TASK ITEM: Taking the line that contains "Lewis Hamilton se" as the first and the final line of the records as the last, write out every line between them exactly, ends included, and nothing else.

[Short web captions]
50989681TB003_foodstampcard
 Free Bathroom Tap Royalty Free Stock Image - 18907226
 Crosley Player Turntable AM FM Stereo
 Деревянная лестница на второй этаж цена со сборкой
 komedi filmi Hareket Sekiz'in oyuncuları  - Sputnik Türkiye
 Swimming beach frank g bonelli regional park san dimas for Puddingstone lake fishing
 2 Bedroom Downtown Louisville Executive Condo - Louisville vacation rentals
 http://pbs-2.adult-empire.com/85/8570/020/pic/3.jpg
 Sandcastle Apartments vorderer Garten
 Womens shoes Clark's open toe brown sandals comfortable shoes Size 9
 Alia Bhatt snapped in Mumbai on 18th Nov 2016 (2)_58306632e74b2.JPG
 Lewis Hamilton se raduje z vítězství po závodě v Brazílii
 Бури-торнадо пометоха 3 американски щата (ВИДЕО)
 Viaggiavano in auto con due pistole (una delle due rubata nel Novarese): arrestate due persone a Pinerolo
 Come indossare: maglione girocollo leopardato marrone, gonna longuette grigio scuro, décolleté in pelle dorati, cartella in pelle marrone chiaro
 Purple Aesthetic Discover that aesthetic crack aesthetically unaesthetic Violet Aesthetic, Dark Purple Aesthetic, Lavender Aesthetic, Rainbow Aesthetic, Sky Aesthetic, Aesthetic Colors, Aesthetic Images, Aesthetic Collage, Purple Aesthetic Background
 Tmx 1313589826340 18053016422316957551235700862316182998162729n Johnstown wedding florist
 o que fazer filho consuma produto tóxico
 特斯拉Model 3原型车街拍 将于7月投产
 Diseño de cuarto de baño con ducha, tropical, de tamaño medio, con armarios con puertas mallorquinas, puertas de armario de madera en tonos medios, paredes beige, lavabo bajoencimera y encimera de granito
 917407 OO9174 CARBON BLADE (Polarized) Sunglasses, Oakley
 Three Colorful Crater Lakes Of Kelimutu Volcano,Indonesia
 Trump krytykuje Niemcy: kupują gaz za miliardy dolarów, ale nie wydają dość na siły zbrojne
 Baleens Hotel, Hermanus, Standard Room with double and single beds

TASK ANSWER:
 Lewis Hamilton se raduje z vítězství po závodě v Brazílii
 Бури-торнадо пометоха 3 американски щата (ВИДЕО)
 Viaggiavano in auto con due pistole (una delle due rubata nel Novarese): arrestate due persone a Pinerolo
 Come indossare: maglione girocollo leopardato marrone, gonna longuette grigio scuro, décolleté in pelle dorati, cartella in pelle marrone chiaro
 Purple Aesthetic Discover that aesthetic crack aesthetically unaesthetic Violet Aesthetic, Dark Purple Aesthetic, Lavender Aesthetic, Rainbow Aesthetic, Sky Aesthetic, Aesthetic Colors, Aesthetic Images, Aesthetic Collage, Purple Aesthetic Background
 Tmx 1313589826340 18053016422316957551235700862316182998162729n Johnstown wedding florist
 o que fazer filho consuma produto tóxico
 特斯拉Model 3原型车街拍 将于7月投产
 Diseño de cuarto de baño con ducha, tropical, de tamaño medio, con armarios con puertas mallorquinas, puertas de armario de madera en tonos medios, paredes beige, lavabo bajoencimera y encimera de granito
 917407 OO9174 CARBON BLADE (Polarized) Sunglasses, Oakley
 Three Colorful Crater Lakes Of Kelimutu Volcano,Indonesia
 Trump krytykuje Niemcy: kupują gaz za miliardy dolarów, ale nie wydają dość na siły zbrojne
 Baleens Hotel, Hermanus, Standard Room with double and single beds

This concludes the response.